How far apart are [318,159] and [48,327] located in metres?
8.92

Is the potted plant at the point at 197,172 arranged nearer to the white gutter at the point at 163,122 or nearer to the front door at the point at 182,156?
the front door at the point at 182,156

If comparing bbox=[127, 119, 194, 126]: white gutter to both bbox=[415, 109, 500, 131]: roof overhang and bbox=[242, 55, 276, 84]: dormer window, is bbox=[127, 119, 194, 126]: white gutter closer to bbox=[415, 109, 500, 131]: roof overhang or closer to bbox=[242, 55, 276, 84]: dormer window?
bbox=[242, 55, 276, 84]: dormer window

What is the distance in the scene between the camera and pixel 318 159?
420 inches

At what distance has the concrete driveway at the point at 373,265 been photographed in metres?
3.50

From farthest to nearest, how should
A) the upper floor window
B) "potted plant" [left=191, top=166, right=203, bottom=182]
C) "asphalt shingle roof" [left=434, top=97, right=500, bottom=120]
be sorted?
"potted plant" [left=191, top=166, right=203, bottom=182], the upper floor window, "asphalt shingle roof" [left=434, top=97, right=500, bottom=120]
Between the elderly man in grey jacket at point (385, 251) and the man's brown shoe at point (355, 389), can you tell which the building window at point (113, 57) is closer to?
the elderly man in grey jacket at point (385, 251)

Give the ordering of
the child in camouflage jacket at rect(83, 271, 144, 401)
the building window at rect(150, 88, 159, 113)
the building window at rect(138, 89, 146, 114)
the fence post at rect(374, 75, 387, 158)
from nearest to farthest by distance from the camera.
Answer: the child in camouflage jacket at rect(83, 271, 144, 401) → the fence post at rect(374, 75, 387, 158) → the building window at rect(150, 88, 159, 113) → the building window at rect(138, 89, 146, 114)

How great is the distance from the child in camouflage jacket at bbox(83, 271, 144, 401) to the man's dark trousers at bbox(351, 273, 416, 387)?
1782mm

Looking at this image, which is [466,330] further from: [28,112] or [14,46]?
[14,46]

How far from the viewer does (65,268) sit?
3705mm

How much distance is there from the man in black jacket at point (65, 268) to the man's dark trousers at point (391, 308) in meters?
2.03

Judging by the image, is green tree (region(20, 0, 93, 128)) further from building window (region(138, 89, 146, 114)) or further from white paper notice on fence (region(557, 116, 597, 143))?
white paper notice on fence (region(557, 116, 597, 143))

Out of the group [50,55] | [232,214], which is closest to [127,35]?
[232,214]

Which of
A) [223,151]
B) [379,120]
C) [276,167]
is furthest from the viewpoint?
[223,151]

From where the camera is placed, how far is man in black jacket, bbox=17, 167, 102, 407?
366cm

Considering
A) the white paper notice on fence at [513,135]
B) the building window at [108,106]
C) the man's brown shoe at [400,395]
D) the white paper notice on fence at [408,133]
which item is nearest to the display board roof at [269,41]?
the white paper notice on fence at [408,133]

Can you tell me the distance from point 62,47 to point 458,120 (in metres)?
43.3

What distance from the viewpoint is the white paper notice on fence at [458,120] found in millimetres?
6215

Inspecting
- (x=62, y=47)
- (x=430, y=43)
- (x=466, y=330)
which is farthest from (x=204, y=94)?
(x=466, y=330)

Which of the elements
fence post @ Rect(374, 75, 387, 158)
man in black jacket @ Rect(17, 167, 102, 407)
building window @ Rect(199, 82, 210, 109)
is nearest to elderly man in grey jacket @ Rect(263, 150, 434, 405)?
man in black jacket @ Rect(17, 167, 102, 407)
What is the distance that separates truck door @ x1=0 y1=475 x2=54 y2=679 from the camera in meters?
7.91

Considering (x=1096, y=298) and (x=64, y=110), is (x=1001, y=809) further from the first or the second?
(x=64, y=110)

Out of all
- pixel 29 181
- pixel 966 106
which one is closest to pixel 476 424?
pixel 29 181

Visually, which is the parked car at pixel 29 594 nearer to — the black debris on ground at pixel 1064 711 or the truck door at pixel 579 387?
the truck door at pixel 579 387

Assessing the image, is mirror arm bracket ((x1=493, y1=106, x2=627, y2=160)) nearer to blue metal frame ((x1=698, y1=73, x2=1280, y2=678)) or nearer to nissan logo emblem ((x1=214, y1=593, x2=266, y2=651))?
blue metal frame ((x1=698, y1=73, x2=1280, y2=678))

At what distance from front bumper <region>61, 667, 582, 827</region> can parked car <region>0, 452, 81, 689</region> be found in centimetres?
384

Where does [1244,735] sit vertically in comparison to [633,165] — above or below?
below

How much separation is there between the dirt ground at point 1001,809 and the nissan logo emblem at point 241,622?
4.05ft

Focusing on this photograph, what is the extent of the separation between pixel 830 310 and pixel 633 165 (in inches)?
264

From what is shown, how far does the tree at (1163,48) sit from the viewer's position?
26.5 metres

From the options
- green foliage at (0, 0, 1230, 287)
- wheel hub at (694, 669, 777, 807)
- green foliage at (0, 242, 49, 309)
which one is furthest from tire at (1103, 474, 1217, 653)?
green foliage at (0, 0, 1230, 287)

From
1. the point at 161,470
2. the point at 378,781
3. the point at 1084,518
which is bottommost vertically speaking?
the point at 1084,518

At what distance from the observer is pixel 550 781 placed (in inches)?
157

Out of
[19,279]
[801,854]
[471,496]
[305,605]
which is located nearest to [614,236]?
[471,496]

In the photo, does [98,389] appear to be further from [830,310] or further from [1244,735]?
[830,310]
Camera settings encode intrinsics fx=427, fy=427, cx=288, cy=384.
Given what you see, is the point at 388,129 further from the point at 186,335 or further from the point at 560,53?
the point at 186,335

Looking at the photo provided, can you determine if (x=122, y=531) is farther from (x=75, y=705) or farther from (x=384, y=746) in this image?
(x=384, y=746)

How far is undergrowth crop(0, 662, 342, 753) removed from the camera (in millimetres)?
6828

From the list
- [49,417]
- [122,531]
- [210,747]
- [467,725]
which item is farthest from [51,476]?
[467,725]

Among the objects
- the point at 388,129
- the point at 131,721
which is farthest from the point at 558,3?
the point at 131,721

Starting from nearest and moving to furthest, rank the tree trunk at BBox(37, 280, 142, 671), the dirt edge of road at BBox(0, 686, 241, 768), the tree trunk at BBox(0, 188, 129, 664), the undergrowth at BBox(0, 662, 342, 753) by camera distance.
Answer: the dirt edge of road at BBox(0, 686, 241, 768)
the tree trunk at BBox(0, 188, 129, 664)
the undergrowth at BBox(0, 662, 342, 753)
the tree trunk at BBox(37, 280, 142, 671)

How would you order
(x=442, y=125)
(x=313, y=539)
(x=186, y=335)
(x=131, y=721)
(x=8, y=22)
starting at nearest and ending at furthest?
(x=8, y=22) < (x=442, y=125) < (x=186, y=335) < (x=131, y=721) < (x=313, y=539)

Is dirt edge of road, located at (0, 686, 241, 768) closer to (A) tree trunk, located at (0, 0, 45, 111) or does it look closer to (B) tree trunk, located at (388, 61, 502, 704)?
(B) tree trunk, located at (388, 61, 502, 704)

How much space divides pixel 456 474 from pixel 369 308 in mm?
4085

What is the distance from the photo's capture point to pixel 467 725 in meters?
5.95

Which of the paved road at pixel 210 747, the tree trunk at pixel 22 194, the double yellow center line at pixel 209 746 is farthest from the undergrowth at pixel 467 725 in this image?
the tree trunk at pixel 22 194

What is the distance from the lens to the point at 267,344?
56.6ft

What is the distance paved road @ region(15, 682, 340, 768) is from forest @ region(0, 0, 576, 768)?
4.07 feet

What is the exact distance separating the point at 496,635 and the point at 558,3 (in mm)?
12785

::::::::::

* _Work to complete_
Write out the full set of records exactly as given.

* _Exercise response_
How far apart are [318,159] and [48,327] located in metres?
8.92

Is the potted plant at the point at 197,172 arranged nearer to the white gutter at the point at 163,122 or nearer to the front door at the point at 182,156?
the front door at the point at 182,156

If comparing bbox=[127, 119, 194, 126]: white gutter to both bbox=[415, 109, 500, 131]: roof overhang and bbox=[242, 55, 276, 84]: dormer window, is bbox=[127, 119, 194, 126]: white gutter closer to bbox=[415, 109, 500, 131]: roof overhang or closer to bbox=[242, 55, 276, 84]: dormer window?
bbox=[242, 55, 276, 84]: dormer window

What is the distance in the scene between the camera and pixel 318 159?
420 inches

At what distance has the concrete driveway at the point at 373,265 been photographed in metres?
3.50

From farthest to nearest, how should
A) the upper floor window
B) "potted plant" [left=191, top=166, right=203, bottom=182]
C) "asphalt shingle roof" [left=434, top=97, right=500, bottom=120]
be sorted?
"potted plant" [left=191, top=166, right=203, bottom=182], the upper floor window, "asphalt shingle roof" [left=434, top=97, right=500, bottom=120]
Between the elderly man in grey jacket at point (385, 251) and the man's brown shoe at point (355, 389), can you tell which the building window at point (113, 57) is closer to?
the elderly man in grey jacket at point (385, 251)

Give the ordering of
the child in camouflage jacket at rect(83, 271, 144, 401)
the building window at rect(150, 88, 159, 113)
the building window at rect(138, 89, 146, 114)
the fence post at rect(374, 75, 387, 158)
from nearest to farthest by distance from the camera.
Answer: the child in camouflage jacket at rect(83, 271, 144, 401) → the fence post at rect(374, 75, 387, 158) → the building window at rect(150, 88, 159, 113) → the building window at rect(138, 89, 146, 114)

How great is the distance from the child in camouflage jacket at bbox(83, 271, 144, 401) to the man's dark trousers at bbox(351, 273, 416, 387)?
1782mm

Looking at this image, which is [466,330] further from: [28,112] or [14,46]?
[14,46]

How far from the viewer does (65,268) sit?
3705mm

How much distance is there from the man in black jacket at point (65, 268) to the man's dark trousers at point (391, 308) in meters?
2.03

Judging by the image, is green tree (region(20, 0, 93, 128)) further from building window (region(138, 89, 146, 114)) or further from white paper notice on fence (region(557, 116, 597, 143))?
white paper notice on fence (region(557, 116, 597, 143))

Out of the group [50,55] | [232,214], which is closest to [127,35]?
[232,214]

Which of
A) [223,151]
B) [379,120]
C) [276,167]
is furthest from the viewpoint?
[223,151]

From where the camera is placed, how far is man in black jacket, bbox=17, 167, 102, 407?
366cm

Considering
A) the white paper notice on fence at [513,135]
B) the building window at [108,106]
C) the man's brown shoe at [400,395]
D) the white paper notice on fence at [408,133]
which item is nearest to the display board roof at [269,41]?
the white paper notice on fence at [408,133]

Can you tell me the distance from point 62,47 to point 458,120 (in metres)?
43.3

What distance from the viewpoint is the white paper notice on fence at [458,120] found in millimetres?
6215

Inspecting
- (x=62, y=47)
- (x=430, y=43)
- (x=466, y=330)
which is farthest from (x=204, y=94)?
(x=466, y=330)

Which of the elements
fence post @ Rect(374, 75, 387, 158)
man in black jacket @ Rect(17, 167, 102, 407)
building window @ Rect(199, 82, 210, 109)
is nearest to elderly man in grey jacket @ Rect(263, 150, 434, 405)?
man in black jacket @ Rect(17, 167, 102, 407)
What is the distance that separates truck door @ x1=0 y1=475 x2=54 y2=679 from the camera in meters?
7.91

Considering (x=1096, y=298) and (x=64, y=110), is (x=1001, y=809) further from the first or the second?
(x=64, y=110)

Out of all
- pixel 29 181
- pixel 966 106
which one is closest to pixel 476 424?
pixel 29 181

Visually, which is the parked car at pixel 29 594 nearer to — the black debris on ground at pixel 1064 711 or the truck door at pixel 579 387?
the truck door at pixel 579 387

Assessing the image, is mirror arm bracket ((x1=493, y1=106, x2=627, y2=160)) nearer to blue metal frame ((x1=698, y1=73, x2=1280, y2=678)) or nearer to nissan logo emblem ((x1=214, y1=593, x2=266, y2=651))?
blue metal frame ((x1=698, y1=73, x2=1280, y2=678))

At what distance from front bumper <region>61, 667, 582, 827</region> can parked car <region>0, 452, 81, 689</region> be found in centimetres?
384

Where does [1244,735] sit vertically in comparison to [633,165] — above or below?
below

How much separation is there between the dirt ground at point 1001,809 and the nissan logo emblem at point 241,622?
4.05ft

Focusing on this photograph, what is the extent of the separation between pixel 830 310 and pixel 633 165 (in inches)?
264

From what is shown, how far does the tree at (1163,48) sit from the viewer's position?
26.5 metres

From the options
- green foliage at (0, 0, 1230, 287)
- wheel hub at (694, 669, 777, 807)
- green foliage at (0, 242, 49, 309)
which one is furthest from tire at (1103, 474, 1217, 653)?
green foliage at (0, 0, 1230, 287)

From
1. the point at 161,470
2. the point at 378,781
3. the point at 1084,518
which is bottommost vertically speaking?
the point at 1084,518

At what distance from the observer is pixel 550 781 placed (in inches)?
157

Out of
[19,279]
[801,854]
[471,496]
[305,605]
which is located nearest to [614,236]?
[471,496]

In the photo, does [98,389] appear to be further from [830,310] or further from [1244,735]?
[830,310]
Camera settings encode intrinsics fx=427, fy=427, cx=288, cy=384.
Given what you see, is the point at 388,129 further from the point at 186,335 or further from the point at 560,53?
the point at 186,335

Looking at the photo provided, can you determine if (x=122, y=531) is farther from (x=75, y=705) or farther from (x=384, y=746) in this image?
(x=384, y=746)

How far is undergrowth crop(0, 662, 342, 753) removed from the camera (in millimetres)?
6828

From the list
- [49,417]
- [122,531]
- [210,747]
- [467,725]
which item is farthest from [51,476]?
[467,725]

Among the objects
- the point at 388,129
- the point at 131,721
which is farthest from the point at 558,3?
the point at 131,721

Starting from nearest and moving to furthest, rank the tree trunk at BBox(37, 280, 142, 671), the dirt edge of road at BBox(0, 686, 241, 768), the tree trunk at BBox(0, 188, 129, 664), the undergrowth at BBox(0, 662, 342, 753) by camera distance.
Answer: the dirt edge of road at BBox(0, 686, 241, 768)
the tree trunk at BBox(0, 188, 129, 664)
the undergrowth at BBox(0, 662, 342, 753)
the tree trunk at BBox(37, 280, 142, 671)

How would you order
(x=442, y=125)
(x=313, y=539)
(x=186, y=335)
(x=131, y=721)
(x=8, y=22)
starting at nearest and ending at furthest?
(x=8, y=22) < (x=442, y=125) < (x=186, y=335) < (x=131, y=721) < (x=313, y=539)

Is dirt edge of road, located at (0, 686, 241, 768) closer to (A) tree trunk, located at (0, 0, 45, 111) or does it look closer to (B) tree trunk, located at (388, 61, 502, 704)?
(B) tree trunk, located at (388, 61, 502, 704)

How much space divides pixel 456 474 from pixel 369 308 in mm?
4085

What is the distance from the photo's capture point to pixel 467 725 in meters?
5.95

Which of the paved road at pixel 210 747, the tree trunk at pixel 22 194, the double yellow center line at pixel 209 746 is farthest from the undergrowth at pixel 467 725 in this image?
the tree trunk at pixel 22 194

What is the distance from the lens to the point at 267,344?
56.6ft

What is the distance paved road @ region(15, 682, 340, 768) is from forest @ region(0, 0, 576, 768)?
4.07 feet

What is the exact distance separating the point at 496,635 and the point at 558,3 (in mm)?
12785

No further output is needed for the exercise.